Transcribe the lines of the listing verbatim, starting with the line that contains "The Unprejudiced Palate: Classic" and stopping after the line that contains "按天十倍配资平台 人民锐评：《江南春》图卷等调查结果公布，文物保护不容蛀虫".

### PROVIDED RECORDS
* * * *

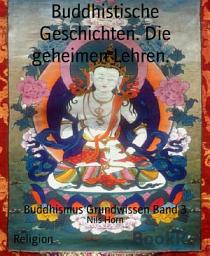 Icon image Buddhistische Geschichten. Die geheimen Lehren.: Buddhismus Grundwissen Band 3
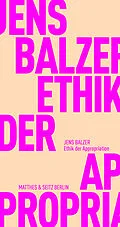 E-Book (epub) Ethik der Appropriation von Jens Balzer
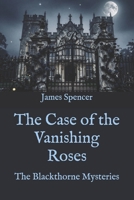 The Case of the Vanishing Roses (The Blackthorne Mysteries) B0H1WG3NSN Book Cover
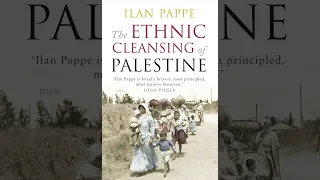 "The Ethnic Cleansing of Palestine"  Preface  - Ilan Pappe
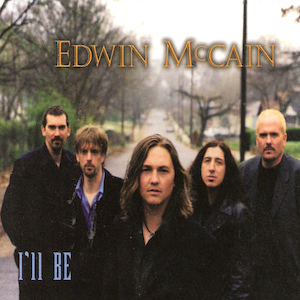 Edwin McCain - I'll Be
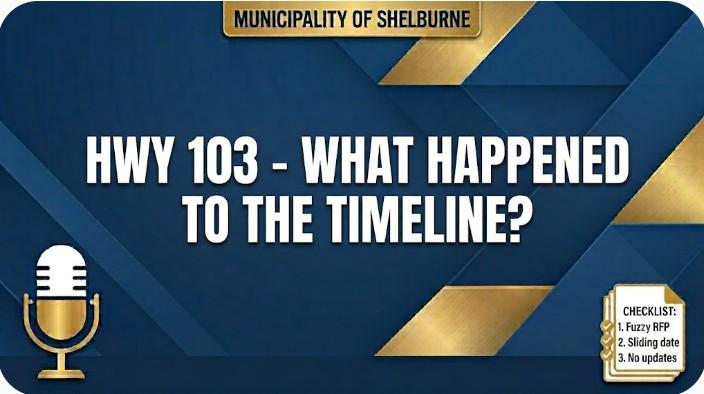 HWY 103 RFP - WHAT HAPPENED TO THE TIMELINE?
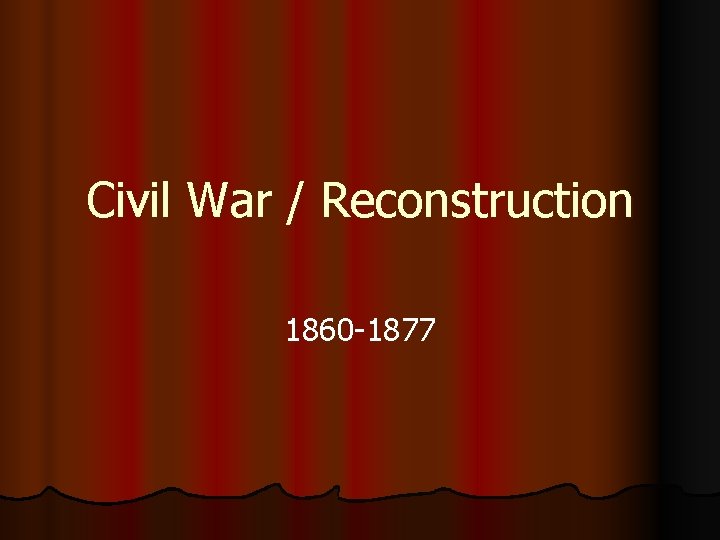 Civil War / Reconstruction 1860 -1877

* * * *

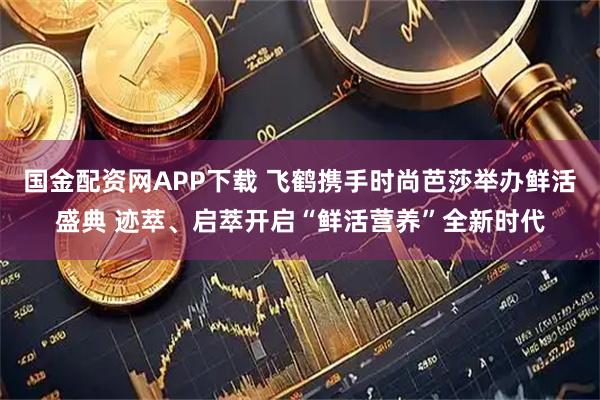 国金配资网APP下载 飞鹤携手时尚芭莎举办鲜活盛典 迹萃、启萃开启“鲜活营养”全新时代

* * * *

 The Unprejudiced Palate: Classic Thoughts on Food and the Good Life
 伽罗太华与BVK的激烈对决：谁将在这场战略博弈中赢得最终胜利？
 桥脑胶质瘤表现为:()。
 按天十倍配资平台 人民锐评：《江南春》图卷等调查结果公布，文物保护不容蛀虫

* * * *

### ANSWER SPACE
 The Unprejudiced Palate: Classic Thoughts on Food and the Good Life
 伽罗太华与BVK的激烈对决：谁将在这场战略博弈中赢得最终胜利？
 桥脑胶质瘤表现为:()。
 按天十倍配资平台 人民锐评：《江南春》图卷等调查结果公布，文物保护不容蛀虫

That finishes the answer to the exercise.